29 jan 2018, 11:38 - atualizado em 29 jan 2018, 11:38

Por Sidnei Moura Nehme, economista e diretor executivo da NGO

O resultado do julgamento do ex-Presidente Lula era previsto com pequenas ressalvas, não tendo havido grande mudança sobre as perspectivas, mas o mercado financeiro “festejou” como se o grande problema brasileiro estivesse amplamente resolvido.

Expressou números recordes no desempenho de alta da BOVESPA e na valorização do real, transparecendo que tudo o mais que envolve o país fosse secundário.

Pois bem, a candidatura do ex-Presidente Lula parece inexequível, definitivamente inviabilizada, salvo se nosso STF retirar uma solução mágica da “cartola”, mas ainda assim é muito improvável. O que restará é a reação sistêmica de seus aliados propagando a sua vitimização e provocando baderna, e as repercussões sempre danosas conceitualmente sobre o país, tanto interna quanto externamente, serão maiores ou menores na medida em que a mídia dê espaço às fanfarrices e aos arroubos costumeiros.

Especialistas na matéria eleitoral sancionam que com a exclusão do candidato de esquerda fica fragilizado o candidato de direita, favorecendo candidatos de centro. Contudo, não se vê candidatos potenciais de centro, havendo postulantes que são lideres regionais sem grande capacidade de alcançar abrangência nacional e alguns nomes isolados, porém não carismáticos.
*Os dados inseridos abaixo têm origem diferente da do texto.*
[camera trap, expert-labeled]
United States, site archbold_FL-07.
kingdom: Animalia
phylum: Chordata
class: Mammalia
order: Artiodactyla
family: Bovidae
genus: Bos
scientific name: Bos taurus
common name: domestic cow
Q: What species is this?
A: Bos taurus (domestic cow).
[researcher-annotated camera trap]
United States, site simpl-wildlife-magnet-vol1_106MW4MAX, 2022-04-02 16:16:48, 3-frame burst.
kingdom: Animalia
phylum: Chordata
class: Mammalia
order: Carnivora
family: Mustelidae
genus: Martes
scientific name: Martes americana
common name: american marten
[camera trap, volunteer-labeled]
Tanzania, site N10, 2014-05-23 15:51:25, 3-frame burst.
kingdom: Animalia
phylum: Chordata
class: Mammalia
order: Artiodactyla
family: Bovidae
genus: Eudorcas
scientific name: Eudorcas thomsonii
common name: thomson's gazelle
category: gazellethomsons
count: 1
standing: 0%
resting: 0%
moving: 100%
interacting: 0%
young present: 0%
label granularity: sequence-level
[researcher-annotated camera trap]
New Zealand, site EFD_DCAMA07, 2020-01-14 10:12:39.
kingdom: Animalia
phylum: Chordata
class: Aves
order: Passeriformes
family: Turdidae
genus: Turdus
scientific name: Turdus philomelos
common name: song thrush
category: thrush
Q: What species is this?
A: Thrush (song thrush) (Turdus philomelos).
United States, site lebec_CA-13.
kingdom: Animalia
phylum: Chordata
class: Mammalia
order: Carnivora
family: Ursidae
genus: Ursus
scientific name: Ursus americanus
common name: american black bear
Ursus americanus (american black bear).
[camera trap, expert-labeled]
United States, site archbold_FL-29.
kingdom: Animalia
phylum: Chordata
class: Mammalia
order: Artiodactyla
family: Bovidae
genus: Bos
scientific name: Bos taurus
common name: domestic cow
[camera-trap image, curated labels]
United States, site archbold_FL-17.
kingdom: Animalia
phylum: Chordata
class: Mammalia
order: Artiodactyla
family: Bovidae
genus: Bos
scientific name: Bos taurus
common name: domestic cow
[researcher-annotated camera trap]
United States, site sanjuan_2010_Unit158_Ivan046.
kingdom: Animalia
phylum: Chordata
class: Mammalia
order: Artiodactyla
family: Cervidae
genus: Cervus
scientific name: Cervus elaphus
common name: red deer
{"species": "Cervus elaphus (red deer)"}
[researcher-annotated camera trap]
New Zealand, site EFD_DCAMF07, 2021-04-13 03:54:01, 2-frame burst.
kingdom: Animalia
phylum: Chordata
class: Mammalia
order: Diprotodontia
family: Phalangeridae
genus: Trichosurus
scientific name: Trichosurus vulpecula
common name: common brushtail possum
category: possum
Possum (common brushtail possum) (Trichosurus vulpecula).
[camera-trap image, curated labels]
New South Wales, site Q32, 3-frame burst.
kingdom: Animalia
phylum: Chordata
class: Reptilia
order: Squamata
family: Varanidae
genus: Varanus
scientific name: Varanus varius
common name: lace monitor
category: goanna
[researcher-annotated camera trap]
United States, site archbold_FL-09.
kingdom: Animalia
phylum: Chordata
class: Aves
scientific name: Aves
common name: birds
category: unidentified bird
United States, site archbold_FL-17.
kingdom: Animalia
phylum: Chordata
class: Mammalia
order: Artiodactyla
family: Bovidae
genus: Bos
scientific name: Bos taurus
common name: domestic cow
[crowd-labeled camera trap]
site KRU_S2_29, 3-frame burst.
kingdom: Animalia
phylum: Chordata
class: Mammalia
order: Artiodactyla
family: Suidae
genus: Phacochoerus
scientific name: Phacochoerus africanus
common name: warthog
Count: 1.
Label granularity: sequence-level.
O Brasil precisará forjar um candidato que consiga efetivamente criar perspectivas de que o país poderá trilhar uma rota sustentável de recuperação.

É absolutamente necessário que o foco, à margem de surgimento de um candidato efetivamente viável e dos ruídos inconsequentes em torno da inviabilização da candidatura do ex-Presidente Lula, o país desperte focando seus efetivos e relevantes problemas latentes que vem sendo mitigados e criam cenários bastante descompassados com a sua realidade.

Entre os discursos e a realidade existe uma distância substancial.

A crise fiscal é altamente relevante e pode deixar o país numa situação que provoque reversão forte e imediata das expectativas, com risco de ter novos “downgrade” nas suas notas de crédito pelas agências de rating, e mudança radical do apetite dos investidores estrangeiros pelo país, a despeito da ainda amplamente satisfatória liquidez no mercado internacional.

A reforma da Previdência, sujeita pelos sinais mais recentes a novos ajustes, aparentemente, a despeito do empenho pessoal do Presidente Temer, ainda não conquistou o apoio numérico de votos parlamentares necessários para aprovação.

Há outras reformas imprescindíveis na mesma rota de colisão e que não evidenciam facilidade de aprovação e que já foram inviabilizadas na tentativa inicial.

Se não lograr sucesso, o Brasil deve enfrentar um quadro bastante conturbado com o risco de reversão das expectativas atuais, que destaque-se, neste momento, são mais emocionais e anseios do que suportadas por fundamentos criveis.

O fato de ser um ano eleitoral dificulta sobremaneira o quadro de negociações entre o Executivo e o Legislativo, e ainda ocorre interferência do Judiciário.

O governo realiza um esforço mercadológico intenso buscando criar um ambiente de sucesso.

Enaltece o emprego falando em geração de 1,4 milhão de vagas, mas o resultado real final do ano foi de perda de 21 mil vagas, e isto é o que vale efetivamente, foi melhor do que dos anos de 2015 e 2016 que perderam algo em torno de 3,0 milhões, mas o que aconteceu foi um incremento das perdas e nenhuma recuperação, somente uma sinalização de que isto poderá ocorrer ao longo de 2018.

Desta forma, é temerária a perspectiva de crescimento do PIB de 3% em 2018 com base no aumento de consumo da família.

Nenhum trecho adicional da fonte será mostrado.